■ Records:
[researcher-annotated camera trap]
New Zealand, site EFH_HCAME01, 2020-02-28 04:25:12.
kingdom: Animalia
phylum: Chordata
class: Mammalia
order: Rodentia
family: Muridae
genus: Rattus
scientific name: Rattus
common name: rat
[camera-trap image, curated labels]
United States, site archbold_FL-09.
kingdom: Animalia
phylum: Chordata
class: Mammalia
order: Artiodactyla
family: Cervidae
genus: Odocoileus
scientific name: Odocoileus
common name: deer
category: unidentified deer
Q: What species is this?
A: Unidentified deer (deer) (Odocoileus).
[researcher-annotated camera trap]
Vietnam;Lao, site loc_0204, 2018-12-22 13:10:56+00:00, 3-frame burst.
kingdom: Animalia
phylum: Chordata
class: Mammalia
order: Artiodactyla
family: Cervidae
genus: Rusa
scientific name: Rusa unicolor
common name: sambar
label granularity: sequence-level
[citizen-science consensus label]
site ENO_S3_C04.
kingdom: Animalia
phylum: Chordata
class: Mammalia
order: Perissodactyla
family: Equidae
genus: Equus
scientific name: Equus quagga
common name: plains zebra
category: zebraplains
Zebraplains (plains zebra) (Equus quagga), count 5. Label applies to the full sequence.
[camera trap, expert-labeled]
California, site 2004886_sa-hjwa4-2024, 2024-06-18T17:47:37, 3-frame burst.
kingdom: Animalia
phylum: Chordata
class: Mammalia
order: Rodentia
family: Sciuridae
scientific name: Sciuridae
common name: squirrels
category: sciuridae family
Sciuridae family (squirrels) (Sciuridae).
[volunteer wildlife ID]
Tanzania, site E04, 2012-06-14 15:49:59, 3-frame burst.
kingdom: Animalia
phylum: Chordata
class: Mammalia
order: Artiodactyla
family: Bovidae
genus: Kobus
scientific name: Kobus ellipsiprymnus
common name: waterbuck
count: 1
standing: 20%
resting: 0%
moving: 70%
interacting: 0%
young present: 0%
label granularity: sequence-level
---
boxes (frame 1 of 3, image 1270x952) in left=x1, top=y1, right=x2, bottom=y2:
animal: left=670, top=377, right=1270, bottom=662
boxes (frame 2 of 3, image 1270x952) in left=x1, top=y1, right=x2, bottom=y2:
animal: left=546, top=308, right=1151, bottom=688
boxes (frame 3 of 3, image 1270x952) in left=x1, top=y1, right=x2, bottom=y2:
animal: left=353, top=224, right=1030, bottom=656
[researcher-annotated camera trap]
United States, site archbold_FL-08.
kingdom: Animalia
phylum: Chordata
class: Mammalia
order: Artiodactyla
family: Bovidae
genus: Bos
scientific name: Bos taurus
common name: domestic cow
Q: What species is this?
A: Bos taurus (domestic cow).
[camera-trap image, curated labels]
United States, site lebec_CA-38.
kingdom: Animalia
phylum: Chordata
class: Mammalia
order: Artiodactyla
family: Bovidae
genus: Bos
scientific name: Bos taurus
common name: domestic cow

■ Prompt:
For the material, state how many lines include the string "burst"; the answer is that number alone.

■ Written solution:
3